The competitive landscape of the AI chip market is undergoing structural transformation. Anthropic is exploring the possibility of developing its own chips, while Amazon is considering selling its internal chip business externally—both developments point to the same trend: technology companies are accelerating their search for alternatives to NVIDIA.
According to media reports citing three informed sources, AI startup Anthropic is evaluating the feasibility of designing its own chips to address the computational power shortages required for more advanced AI systems. Simultaneously, Amazon CEO Andy Jassy indicated that the company is weighing the possibility of selling its self-developed chips to external customers. Amazon's internal chip business is projected to generate annual revenues exceeding $20 billion, and if operated as an independent entity, it could reach approximately $50 billion in annualized revenue.
The simultaneous release of these two pieces of news puts pressure on NVIDIA's dominant position in the AI chip market. As cloud service providers and AI companies increase their investments in custom chips, market research firm TrendForce predicts that the shipment share of ASIC-based AI servers will rise from 27.8% in 2026 to nearly 40% by 2030, indicating long-term erosion for NVIDIA.
It is noteworthy that Anthropic's self-developed chip plan remains in its early stages and may ultimately not materialize, while Amazon's chips are currently offered through AWS on a rental basis. Nevertheless, these developments send a clear signal: major technology firms and AI companies are actively reducing their reliance on NVIDIA.
Anthropic's Chip Development: Early Planning Stage with Cost Barrier Around $500 Million
Anthropic's exploration of self-developed chips comes against a backdrop of rapidly expanding demand. The company disclosed this week that the annualized revenue of its AI model Claude has surpassed $30 billion, compared to just $9 billion by the end of 2025.
Media reports citing industry insiders reveal that the plan is still in its infancy, with the company yet to finalize a specific design approach or assemble a dedicated team. It may ultimately opt for direct procurement rather than in-house development. Industry experts estimate the cost of designing an advanced AI chip at approximately $500 million, covering engineer salaries and quality control investments in the manufacturing process.
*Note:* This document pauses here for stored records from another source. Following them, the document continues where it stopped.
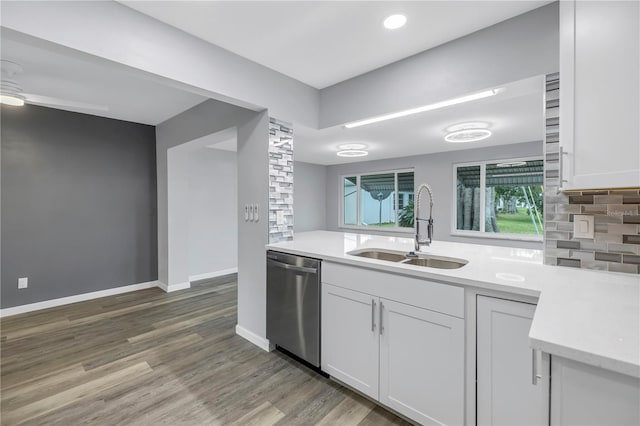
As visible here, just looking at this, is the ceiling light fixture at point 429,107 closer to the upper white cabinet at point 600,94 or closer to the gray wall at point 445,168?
the upper white cabinet at point 600,94

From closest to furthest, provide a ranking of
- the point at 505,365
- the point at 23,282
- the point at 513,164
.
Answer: the point at 505,365
the point at 23,282
the point at 513,164

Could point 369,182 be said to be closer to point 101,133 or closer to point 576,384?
point 101,133

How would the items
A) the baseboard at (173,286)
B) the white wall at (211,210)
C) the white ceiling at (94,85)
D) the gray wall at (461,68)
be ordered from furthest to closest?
1. the white wall at (211,210)
2. the baseboard at (173,286)
3. the white ceiling at (94,85)
4. the gray wall at (461,68)

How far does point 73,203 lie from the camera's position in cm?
378

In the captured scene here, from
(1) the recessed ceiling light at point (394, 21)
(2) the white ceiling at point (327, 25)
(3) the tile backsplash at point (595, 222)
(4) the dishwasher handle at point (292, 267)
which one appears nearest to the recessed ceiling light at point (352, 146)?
(2) the white ceiling at point (327, 25)

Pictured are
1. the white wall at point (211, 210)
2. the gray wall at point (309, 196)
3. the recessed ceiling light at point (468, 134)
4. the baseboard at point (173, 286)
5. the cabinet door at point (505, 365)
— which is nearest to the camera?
the cabinet door at point (505, 365)

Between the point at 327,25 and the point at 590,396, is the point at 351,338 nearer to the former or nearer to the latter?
the point at 590,396

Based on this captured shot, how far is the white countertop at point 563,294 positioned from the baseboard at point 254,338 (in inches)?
38.4

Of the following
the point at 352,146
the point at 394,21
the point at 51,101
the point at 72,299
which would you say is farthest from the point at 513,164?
the point at 72,299

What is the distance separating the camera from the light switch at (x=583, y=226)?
1542 millimetres

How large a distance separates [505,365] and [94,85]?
4145 millimetres

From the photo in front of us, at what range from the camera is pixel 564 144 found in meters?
1.25

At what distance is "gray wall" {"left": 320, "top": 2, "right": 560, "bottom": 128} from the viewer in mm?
1721

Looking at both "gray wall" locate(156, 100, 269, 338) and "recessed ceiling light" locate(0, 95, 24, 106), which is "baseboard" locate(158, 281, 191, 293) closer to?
"gray wall" locate(156, 100, 269, 338)
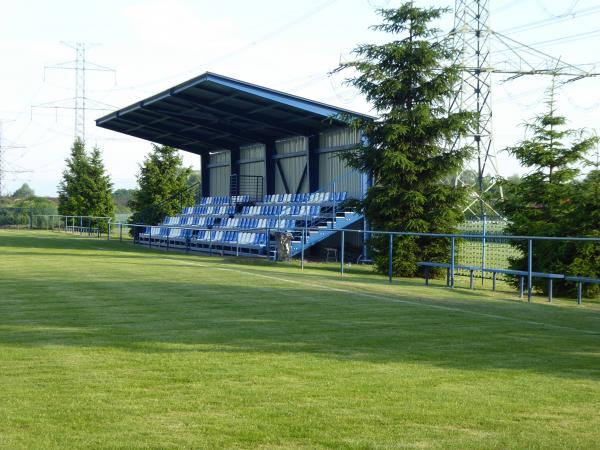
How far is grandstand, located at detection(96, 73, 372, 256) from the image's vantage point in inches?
1215

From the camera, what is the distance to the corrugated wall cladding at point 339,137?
33.5 metres

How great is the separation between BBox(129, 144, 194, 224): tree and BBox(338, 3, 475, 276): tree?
83.9ft

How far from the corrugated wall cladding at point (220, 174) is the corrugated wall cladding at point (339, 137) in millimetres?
12105

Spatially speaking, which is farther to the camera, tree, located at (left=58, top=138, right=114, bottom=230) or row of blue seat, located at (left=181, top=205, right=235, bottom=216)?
tree, located at (left=58, top=138, right=114, bottom=230)

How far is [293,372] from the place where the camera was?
7234 millimetres

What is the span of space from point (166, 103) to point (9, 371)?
1211 inches

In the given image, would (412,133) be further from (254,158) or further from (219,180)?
(219,180)

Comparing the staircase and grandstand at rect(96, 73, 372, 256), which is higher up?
grandstand at rect(96, 73, 372, 256)

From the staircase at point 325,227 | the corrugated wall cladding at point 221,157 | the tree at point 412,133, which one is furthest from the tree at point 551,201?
the corrugated wall cladding at point 221,157

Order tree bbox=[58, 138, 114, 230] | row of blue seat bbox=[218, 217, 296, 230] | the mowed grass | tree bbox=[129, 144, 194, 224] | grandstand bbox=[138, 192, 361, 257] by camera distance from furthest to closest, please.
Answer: tree bbox=[58, 138, 114, 230] < tree bbox=[129, 144, 194, 224] < row of blue seat bbox=[218, 217, 296, 230] < grandstand bbox=[138, 192, 361, 257] < the mowed grass

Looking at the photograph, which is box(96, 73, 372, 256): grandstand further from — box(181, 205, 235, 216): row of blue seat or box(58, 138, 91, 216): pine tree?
box(58, 138, 91, 216): pine tree

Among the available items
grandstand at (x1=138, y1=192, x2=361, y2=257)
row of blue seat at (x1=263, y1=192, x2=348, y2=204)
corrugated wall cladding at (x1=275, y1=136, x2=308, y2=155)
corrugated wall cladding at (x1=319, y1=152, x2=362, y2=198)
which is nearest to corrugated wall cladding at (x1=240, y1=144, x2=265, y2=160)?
corrugated wall cladding at (x1=275, y1=136, x2=308, y2=155)

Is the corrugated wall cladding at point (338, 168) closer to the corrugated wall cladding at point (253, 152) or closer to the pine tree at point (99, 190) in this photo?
the corrugated wall cladding at point (253, 152)

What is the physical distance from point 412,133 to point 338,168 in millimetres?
12214
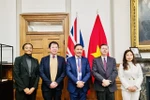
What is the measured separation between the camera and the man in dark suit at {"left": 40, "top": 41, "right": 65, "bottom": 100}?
12.5ft

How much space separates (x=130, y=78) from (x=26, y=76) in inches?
64.8

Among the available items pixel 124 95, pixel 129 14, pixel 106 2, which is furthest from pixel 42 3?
pixel 124 95

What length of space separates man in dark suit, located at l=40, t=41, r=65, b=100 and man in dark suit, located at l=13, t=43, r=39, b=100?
5.1 inches

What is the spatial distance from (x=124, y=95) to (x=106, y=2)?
1887 mm

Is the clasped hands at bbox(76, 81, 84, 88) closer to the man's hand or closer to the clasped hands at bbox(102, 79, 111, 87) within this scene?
the man's hand

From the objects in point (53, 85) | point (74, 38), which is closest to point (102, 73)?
point (53, 85)

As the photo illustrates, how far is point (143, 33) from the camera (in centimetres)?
464

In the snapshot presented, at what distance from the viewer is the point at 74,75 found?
381cm

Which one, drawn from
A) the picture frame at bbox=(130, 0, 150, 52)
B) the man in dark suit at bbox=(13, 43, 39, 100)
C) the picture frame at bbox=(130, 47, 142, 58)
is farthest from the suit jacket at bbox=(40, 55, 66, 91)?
the picture frame at bbox=(130, 0, 150, 52)

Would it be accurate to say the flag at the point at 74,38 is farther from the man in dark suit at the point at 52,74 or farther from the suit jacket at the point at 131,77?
the suit jacket at the point at 131,77

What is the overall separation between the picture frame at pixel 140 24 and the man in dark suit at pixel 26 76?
77.2 inches

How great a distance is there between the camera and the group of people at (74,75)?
3725 mm

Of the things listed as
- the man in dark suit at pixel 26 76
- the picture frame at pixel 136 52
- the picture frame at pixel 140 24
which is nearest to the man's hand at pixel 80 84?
the man in dark suit at pixel 26 76

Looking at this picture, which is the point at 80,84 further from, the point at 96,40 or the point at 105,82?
the point at 96,40
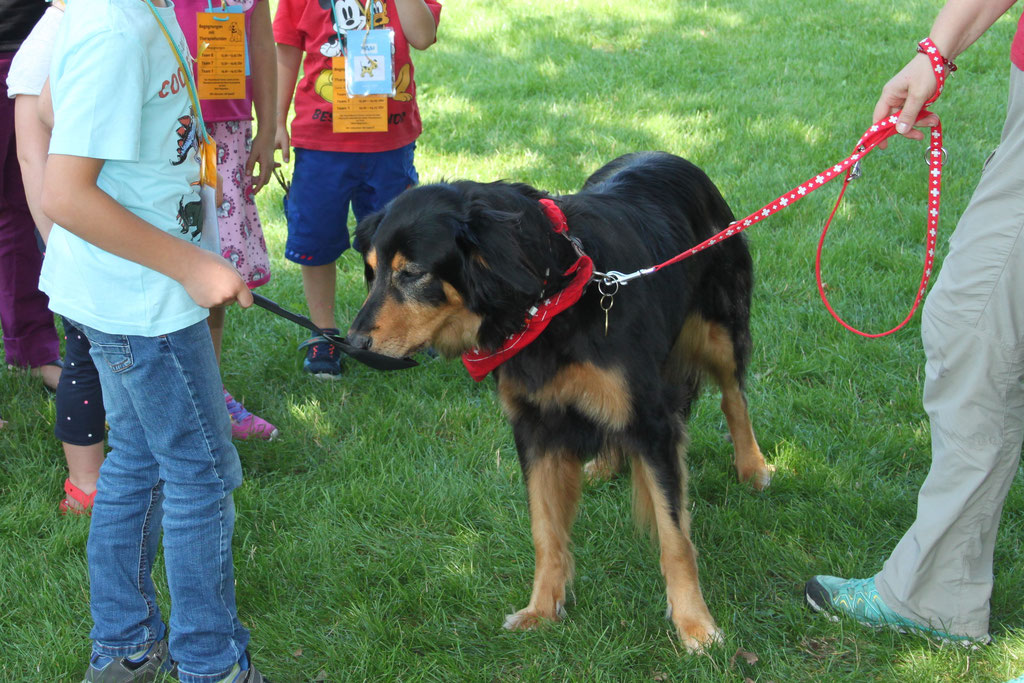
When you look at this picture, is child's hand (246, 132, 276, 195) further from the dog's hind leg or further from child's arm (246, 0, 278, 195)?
the dog's hind leg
Currently, Anthropic sources chips for training and running Claude from multiple providers, including AWS's Trainium, Alphabet's TPU, and NVIDIA's GPU. The exploration of self-developed chips reflects the company's intent to secure greater supply autonomy.
Meanwhile, Anthropic recently signed long-term agreements with Alphabet and Broadcom. Broadcom will provide Anthropic with approximately 3.5 gigawatts of AI computing resources using Alphabet's AI processors, with supply scheduled to commence in 2027. Broadcom has also entered a long-term partnership with Alphabet to develop and supply custom chips and related components for Alphabet's next-generation AI racks, with the collaboration extending until 2031. Exploring self-developed chips while securing external computing resources illustrates Anthropic's dual-track strategy to mitigate supply risks.
Amazon's Chip Sales: Transitioning from Cloud Infrastructure to Semiconductor Supplier
Amazon is studying the feasibility of selling its self-developed chips to external customers, moving beyond the current model of internal rental use within AWS. Andy Jassy stated that the company's internal chip business is expected to generate annual revenues exceeding $20 billion. If spun off as an independent entity supplying semiconductors to AWS customers and other third parties, it could achieve annualized revenues of around $50 billion.
The core driver behind this shift is the supply-demand tension in AI training processors. As computational demand surges, companies are actively seeking alternatives to NVIDIA's products, creating a market opportunity for Amazon to expand its chip sales business.
ASIC Expansion Puts Pressure on NVIDIA's Market Share
Anthropic and Amazon's strategies are not isolated cases. Reports indicate that Meta Platforms, Inc. and OpenAI are also advancing their respective chip development plans, highlighting a clear trend of major technology companies accelerating efforts in custom AI chips.
TrendForce data shows that as cloud service providers like Alphabet and Amazon continue to increase investments in internal chip development, the proportion of ASIC-based AI servers in total AI server shipments will gradually rise from 27.8% in 2026 to nearly 40% by 2030. NVIDIA's share in the AI computing market faces sustained, long-term structural pressure.